JOB: The lines to extract begin at the one containing "Which of the water" and run to the end of the listing; set them down exactly and alone.

Records from a data source:

_ _ _ _

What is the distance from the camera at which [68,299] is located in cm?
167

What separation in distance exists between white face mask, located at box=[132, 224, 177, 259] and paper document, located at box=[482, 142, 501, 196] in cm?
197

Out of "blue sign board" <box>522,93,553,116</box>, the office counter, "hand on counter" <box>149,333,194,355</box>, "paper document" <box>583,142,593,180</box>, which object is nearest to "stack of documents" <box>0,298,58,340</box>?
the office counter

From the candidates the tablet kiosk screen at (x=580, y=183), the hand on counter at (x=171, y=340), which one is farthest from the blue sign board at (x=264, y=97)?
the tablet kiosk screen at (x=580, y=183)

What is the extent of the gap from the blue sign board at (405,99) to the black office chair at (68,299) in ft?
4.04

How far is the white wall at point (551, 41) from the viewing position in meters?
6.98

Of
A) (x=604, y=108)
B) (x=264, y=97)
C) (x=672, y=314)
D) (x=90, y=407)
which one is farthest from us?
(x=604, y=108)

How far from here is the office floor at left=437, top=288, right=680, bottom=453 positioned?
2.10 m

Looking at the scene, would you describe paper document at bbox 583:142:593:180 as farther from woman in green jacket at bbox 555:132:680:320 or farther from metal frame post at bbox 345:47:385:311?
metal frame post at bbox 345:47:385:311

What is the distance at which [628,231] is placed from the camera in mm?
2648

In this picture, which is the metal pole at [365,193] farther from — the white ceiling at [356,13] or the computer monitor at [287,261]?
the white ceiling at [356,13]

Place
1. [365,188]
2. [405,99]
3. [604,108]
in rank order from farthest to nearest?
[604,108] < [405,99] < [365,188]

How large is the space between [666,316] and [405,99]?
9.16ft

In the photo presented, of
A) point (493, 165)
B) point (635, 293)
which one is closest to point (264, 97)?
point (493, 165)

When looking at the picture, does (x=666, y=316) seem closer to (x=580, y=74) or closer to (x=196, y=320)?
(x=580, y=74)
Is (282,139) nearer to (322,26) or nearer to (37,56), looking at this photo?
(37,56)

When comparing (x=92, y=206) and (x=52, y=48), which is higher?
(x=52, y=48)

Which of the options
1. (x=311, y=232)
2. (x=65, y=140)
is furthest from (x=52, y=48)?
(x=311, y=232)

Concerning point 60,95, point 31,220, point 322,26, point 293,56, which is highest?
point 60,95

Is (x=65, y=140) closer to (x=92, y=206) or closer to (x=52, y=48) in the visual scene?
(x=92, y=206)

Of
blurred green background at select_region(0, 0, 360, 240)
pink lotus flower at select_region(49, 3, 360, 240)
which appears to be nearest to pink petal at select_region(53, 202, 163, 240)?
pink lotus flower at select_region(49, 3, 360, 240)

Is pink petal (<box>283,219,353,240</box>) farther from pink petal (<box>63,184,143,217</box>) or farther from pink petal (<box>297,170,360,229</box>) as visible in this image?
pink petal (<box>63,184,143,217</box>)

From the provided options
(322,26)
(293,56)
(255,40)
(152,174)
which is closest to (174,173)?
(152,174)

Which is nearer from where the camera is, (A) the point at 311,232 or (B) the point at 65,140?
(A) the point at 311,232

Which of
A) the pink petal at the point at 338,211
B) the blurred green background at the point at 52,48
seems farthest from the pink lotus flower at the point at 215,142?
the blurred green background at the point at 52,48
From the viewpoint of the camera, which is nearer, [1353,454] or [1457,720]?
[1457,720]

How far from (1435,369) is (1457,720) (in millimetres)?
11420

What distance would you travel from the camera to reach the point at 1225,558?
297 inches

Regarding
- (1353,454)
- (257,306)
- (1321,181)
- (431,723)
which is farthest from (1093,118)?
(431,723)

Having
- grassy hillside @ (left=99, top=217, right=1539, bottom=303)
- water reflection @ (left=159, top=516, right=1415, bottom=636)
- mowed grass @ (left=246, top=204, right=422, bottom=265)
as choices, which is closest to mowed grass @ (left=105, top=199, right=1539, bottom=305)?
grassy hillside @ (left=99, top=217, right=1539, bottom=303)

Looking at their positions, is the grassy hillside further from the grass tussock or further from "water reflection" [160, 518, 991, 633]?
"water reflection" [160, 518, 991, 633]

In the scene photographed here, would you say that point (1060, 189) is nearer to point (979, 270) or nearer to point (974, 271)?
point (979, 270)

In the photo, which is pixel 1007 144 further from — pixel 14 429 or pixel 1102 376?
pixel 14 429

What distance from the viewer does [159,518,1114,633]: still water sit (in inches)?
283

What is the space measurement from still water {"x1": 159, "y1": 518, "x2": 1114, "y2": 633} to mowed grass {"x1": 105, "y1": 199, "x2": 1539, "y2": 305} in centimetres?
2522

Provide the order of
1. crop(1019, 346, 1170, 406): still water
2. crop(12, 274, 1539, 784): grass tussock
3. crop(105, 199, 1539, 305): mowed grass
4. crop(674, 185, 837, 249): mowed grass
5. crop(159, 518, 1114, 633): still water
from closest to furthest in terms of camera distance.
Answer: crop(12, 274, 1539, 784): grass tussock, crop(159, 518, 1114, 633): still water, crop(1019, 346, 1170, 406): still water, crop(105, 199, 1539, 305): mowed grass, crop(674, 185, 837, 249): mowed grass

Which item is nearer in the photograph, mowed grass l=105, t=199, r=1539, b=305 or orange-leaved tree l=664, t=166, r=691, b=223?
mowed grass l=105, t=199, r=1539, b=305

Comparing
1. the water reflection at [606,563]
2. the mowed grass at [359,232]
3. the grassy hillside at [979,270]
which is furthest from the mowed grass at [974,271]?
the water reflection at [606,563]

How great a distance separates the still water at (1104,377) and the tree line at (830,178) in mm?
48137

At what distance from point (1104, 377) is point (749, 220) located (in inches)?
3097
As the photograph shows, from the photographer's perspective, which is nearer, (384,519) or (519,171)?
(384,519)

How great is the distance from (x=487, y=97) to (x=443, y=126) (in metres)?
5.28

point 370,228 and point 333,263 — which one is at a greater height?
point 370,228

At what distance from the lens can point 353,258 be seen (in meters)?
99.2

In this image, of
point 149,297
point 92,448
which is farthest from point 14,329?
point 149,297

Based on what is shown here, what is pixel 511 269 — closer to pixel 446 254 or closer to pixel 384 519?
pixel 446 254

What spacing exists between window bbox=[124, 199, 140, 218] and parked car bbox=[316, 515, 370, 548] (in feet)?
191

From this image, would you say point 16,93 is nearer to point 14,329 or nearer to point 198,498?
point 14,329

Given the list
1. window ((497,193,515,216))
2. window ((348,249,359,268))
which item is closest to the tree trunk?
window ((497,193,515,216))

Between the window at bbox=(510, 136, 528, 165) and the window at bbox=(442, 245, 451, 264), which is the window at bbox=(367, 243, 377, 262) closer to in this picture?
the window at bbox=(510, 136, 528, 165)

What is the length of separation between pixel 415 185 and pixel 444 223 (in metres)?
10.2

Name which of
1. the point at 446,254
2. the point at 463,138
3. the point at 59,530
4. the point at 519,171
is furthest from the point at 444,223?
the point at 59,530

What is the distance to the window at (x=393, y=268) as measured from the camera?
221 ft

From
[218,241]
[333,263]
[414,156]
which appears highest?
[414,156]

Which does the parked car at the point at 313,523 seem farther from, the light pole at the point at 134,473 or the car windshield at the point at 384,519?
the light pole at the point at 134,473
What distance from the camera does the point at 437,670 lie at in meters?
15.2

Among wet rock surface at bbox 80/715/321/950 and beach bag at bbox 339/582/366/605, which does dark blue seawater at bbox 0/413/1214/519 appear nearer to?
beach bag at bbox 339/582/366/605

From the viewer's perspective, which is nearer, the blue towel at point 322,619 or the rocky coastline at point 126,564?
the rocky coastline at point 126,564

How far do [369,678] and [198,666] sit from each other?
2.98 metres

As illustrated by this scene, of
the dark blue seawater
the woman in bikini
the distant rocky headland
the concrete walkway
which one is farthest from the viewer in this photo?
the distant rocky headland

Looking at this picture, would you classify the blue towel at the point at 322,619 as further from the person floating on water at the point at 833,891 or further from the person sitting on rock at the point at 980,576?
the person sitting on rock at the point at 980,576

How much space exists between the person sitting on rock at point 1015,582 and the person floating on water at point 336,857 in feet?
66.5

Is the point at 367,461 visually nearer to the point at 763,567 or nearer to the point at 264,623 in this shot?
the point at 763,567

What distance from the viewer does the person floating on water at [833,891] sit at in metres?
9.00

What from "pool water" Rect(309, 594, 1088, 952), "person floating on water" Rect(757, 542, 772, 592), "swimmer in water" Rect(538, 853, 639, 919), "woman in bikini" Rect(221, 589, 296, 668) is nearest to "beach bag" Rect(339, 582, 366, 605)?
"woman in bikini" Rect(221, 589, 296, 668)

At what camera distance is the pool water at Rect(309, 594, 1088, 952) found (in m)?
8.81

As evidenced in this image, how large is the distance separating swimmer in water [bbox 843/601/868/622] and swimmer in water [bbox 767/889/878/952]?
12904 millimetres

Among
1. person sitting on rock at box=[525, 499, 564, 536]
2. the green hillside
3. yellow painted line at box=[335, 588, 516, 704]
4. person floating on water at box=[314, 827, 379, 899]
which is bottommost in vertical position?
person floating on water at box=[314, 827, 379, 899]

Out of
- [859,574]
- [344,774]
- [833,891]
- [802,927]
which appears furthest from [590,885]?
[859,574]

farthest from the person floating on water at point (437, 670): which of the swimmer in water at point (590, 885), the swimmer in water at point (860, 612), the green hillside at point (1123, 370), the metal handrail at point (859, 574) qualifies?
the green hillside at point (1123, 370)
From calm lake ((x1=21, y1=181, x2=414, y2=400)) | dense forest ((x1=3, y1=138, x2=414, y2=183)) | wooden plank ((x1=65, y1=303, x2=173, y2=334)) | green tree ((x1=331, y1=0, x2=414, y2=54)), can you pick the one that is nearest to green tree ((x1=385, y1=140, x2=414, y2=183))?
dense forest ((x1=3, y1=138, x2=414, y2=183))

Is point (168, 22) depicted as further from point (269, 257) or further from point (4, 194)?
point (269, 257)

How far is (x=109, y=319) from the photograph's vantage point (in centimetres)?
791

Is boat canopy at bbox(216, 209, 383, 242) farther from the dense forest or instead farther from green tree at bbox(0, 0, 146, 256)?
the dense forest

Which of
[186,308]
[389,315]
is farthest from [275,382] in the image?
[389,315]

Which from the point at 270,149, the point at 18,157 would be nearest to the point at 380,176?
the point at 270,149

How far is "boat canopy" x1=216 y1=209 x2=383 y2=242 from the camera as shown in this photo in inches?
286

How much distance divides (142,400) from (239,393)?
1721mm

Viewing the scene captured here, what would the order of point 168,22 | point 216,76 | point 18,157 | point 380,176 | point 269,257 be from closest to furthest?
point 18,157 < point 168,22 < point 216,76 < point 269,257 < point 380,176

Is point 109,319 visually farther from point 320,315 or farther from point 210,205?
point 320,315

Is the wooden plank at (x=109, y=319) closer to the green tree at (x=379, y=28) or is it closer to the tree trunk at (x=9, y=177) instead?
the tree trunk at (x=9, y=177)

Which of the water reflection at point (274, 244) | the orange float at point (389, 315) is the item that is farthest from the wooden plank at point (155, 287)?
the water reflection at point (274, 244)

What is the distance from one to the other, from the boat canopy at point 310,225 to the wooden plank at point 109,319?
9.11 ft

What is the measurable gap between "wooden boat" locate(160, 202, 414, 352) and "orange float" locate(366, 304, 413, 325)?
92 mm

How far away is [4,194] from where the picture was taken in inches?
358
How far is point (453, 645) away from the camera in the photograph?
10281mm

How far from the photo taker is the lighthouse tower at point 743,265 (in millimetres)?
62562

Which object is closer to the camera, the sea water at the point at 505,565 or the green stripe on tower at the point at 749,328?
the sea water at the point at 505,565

_ _ _ _

ANSWER:
Which of the water reflection at point (274, 244) | the orange float at point (389, 315) is the item that is farthest from the wooden plank at point (155, 287)?
the water reflection at point (274, 244)

What is the distance from one to the other, from the boat canopy at point 310,225 to the wooden plank at point 109,319?
9.11 ft

What is the measurable gap between "wooden boat" locate(160, 202, 414, 352) and "orange float" locate(366, 304, 413, 325)?
92 mm

How far away is [4,194] from where the picture was taken in inches?
358
How far is point (453, 645) away from the camera in the photograph?
10281mm

How far from the photo taker is the lighthouse tower at point 743,265 (in millimetres)?
62562

Which object is closer to the camera, the sea water at the point at 505,565 or the green stripe on tower at the point at 749,328?
the sea water at the point at 505,565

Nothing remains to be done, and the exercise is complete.